Tale deficit può essere transitorio o permanente. Le conseguenze dell’ischemia cardiaca dipendono principalmente da:

– importanza del vaso occluso (< è l’area cardiaca irrorata e < sarà il danno)

– durata dell’occlusione

– perfusione collaterale: se una cellula è irrorata da più di un capillare, ciò potrebbe garantirne la sopravvivenza

– stato metabolico e funzionale miocardico pre-evento.

La cardiopatia ischemica presenta, quindi, origini multifattoriali, accomunate dal ridotto apporto sanguigno al cuore. 

Prevenzione e compensazione

Sia la prevenzione, principalmente riferita alla cardiopatia ischemica, che l’adattamento, giocano un ruolo fondamentale nella vita di un individuo, e nel cardiopatico in genere.

I due elementi, anche se riferiti a condizioni diverse (patologiche nel secondo caso) hanno eguale sviluppo ed applicazione. L’assunzione di un adeguato stile di vita (alimentazione, attività fisica) ed un corretto approccio emotivo (gestione della rabbia e dello stress), possono garantire una corretta profilassi.

L’attività fisica

Trattandosi di cardiopatici, la prescrizione dell’attività motoria riferisce unicamente al medico. Compito del trainer sarà sviluppare le indicazione sanitarie (intensità, durata, frequenza) e ricavarne un programma valevole, ma soprattutto sicuro.

È comprovato che l’esercizio fisico nei soggetti con cardiopatia ischemica cronica aumenta la resistenza allo sforzo, riduce la sintomatologia anginosa e migliora il profilo glucidico, quello lipidico e pressorio.

La perfusione miocardia è aumentata attraverso meccanismi stimolanti la funzione endoteliale e l’attenuazione dello stress vascolare. È superfluo affermare che tali benefici, anche se proporzionalmente diversi, giovano anche a chi è affetto da condizioni congenite, e quindi non riconducibili ai parametri delle tabelle 4 e 5.

Risulta di sicura applicazione un programma aerobico

riferito ai parametri medici, e coadiuvato dall’uso del cardiofrequenzimetro (vedi mio articolo su LA PALESTRA N. 29), ove si preferirà l’ausilio del tapis roulant alle cyclette in quanto: la cyclette, data la posizione da assumere, potrebbe limitare la motilità del diagramma durante l’inspirazione e creare problemi alla discesa di quest’ultimo; ergometri ad uso degli arti superiori sono consigliati in quanto il lavoro tale periferico potrebbe richiedere un volume di sangue repentino per un cuore malandato.

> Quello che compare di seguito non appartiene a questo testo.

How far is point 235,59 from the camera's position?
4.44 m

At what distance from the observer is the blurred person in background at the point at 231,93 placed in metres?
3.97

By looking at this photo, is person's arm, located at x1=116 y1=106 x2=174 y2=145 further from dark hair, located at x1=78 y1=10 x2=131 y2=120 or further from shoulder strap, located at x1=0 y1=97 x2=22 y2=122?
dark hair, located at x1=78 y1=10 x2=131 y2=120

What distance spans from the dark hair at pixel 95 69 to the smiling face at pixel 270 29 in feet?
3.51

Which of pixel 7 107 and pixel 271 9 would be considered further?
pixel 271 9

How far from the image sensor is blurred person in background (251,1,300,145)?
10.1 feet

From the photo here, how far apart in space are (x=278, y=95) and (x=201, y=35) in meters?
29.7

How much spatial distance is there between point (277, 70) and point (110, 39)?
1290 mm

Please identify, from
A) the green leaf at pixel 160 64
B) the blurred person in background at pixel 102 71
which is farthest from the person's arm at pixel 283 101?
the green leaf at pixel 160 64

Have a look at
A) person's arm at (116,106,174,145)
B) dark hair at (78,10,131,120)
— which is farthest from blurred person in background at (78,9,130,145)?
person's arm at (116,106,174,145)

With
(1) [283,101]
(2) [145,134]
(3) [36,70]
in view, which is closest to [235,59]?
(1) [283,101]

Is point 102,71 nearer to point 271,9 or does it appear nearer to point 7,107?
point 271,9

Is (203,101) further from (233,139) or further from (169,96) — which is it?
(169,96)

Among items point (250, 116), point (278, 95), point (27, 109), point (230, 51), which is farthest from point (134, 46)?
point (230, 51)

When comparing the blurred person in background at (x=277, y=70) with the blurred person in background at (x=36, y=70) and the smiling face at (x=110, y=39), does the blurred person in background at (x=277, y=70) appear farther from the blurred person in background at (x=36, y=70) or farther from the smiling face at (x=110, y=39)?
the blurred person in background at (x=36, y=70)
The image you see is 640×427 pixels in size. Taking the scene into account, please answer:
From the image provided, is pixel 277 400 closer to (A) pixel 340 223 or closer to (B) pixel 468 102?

L’ausilio di pesi, a meno che non sia espressamente richiesto dal medico, è da evitare, almeno in una prima fase, dato l’elevato valore pressorio relativo ad un lavoro muscolare “puro”. Quest’ultima dinamica può essere presa in considerazione data la capacità di capillarizzazione del lavoro periferico, in un successivo approccio qualora vengano rispettati alcuni parametri.

In relazione all’intensità sono da tener presenti alcuni parametri e talvolta far riferimento anche alla scala di percezione soggettiva di Borg, ove si chiederà al soggetto di abbinare all’intensità sentita un valore da 1 a 20.

In ultimo, è da tener presente che spesso il soggetto potrebbe risentire di problemi alla deambulazione e alla coordinazione in genere, o temere taluni esercizi. Compito del trainer sarà anche di sostenere ed incoraggiare il cliente oltre che vigilare il suo allenamento.

Francesco Barbato

AVVERTENZA – I contenuti degli articoli di questa rivista non hanno valore prescrittivo, ma solo informativo e culturale. Tutti i nostri consigli e suggerimenti vanno sempre sottoposti all’approvazione del proprio medico.